Hey Mountain Timers, it’s
SHAMPOO WEEK
again!
If you don’t remember last year’s Shampoo Week, here’s how it goes: every comic this week will have something to do with that special substance that links our heads to our pets and our carpets. Then maybe I tell you something about shampoo, and maybe you say something about shampoo, and maybe we wash our hair a couple times, and maybe you send me pictures? I dunno.
Apparently the English word shampoo comes from a Hindi word that I don’t have the proper font to type, but it’s basically champo with a line over the a and it refers to a head massage. Then stuff happened and, I dunno, Prell.
Oh, those delicious elbow fittings in the belly of an elbow-fitting-spitting bear. Definitely worth murder.
I remember when Shampoo Week wasn’t so commercial. Those were the days.
This is so amazing. I just BOUGHT shampoo today!
Fusion: Holy crap, me too!
Ironically, I used to think my manager’s name was Bernard, and his face looked exactly like that.
Offendi: Do elbow fittings taste anything like elbow macaroni?

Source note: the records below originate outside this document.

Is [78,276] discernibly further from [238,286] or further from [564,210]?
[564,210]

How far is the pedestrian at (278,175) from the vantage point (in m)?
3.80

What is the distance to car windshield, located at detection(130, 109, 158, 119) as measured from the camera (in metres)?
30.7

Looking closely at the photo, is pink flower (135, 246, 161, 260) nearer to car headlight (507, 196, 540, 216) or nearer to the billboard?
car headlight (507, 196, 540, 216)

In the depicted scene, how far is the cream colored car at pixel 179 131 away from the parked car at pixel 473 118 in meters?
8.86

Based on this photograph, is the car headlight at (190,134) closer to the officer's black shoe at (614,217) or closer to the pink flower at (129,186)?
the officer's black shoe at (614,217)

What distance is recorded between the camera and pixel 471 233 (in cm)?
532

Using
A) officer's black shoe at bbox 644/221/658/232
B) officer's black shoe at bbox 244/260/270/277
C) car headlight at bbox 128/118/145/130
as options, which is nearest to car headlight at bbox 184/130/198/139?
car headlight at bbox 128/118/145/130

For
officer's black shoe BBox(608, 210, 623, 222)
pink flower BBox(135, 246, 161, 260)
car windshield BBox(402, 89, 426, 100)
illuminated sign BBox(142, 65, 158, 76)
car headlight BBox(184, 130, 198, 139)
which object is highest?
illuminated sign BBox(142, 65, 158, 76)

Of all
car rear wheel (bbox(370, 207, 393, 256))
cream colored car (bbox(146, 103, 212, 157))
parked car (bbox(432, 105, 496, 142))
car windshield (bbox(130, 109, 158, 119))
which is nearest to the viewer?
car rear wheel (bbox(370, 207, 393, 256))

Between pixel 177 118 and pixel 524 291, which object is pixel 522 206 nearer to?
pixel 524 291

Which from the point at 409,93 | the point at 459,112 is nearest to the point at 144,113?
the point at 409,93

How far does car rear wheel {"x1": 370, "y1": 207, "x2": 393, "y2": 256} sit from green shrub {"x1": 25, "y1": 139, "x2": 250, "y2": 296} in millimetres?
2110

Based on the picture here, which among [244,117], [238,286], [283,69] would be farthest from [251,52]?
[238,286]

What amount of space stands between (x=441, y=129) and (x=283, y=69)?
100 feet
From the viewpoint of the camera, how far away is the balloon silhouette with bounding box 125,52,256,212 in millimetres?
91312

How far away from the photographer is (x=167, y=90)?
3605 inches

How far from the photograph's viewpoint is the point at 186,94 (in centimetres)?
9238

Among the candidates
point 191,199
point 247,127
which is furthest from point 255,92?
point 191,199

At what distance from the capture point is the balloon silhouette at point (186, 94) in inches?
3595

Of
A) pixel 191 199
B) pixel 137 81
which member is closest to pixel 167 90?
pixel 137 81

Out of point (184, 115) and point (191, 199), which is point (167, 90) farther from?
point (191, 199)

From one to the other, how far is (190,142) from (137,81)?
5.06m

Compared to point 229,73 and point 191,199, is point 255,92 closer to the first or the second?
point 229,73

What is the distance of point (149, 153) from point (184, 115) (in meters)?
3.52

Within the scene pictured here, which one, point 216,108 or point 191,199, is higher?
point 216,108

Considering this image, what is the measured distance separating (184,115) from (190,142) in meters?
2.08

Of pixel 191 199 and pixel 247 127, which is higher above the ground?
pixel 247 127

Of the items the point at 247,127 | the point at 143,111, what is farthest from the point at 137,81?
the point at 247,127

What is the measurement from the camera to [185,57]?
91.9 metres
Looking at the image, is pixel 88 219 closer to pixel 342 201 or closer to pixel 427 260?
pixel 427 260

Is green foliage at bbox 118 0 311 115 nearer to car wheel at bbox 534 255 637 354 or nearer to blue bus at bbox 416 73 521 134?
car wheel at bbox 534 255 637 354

Joe: You’re right — it’s bad enough that some places are already selling X-mas stuff, but they’ve been selling shampoo ALL YEAR LONG.
Shampoo buyers: Truly, Shampoo Week is glorious in its mysteries.
HHP: What was it like to be supervised by a bear (regardless of his Bernardism)?
I NEED chainsocks! They are neccessary for my continued well being
Chainsawks! Bet the Marine’ll be wanting some of those!
Also, “yep, those are wolves” might just be the best phrase written in all of literature.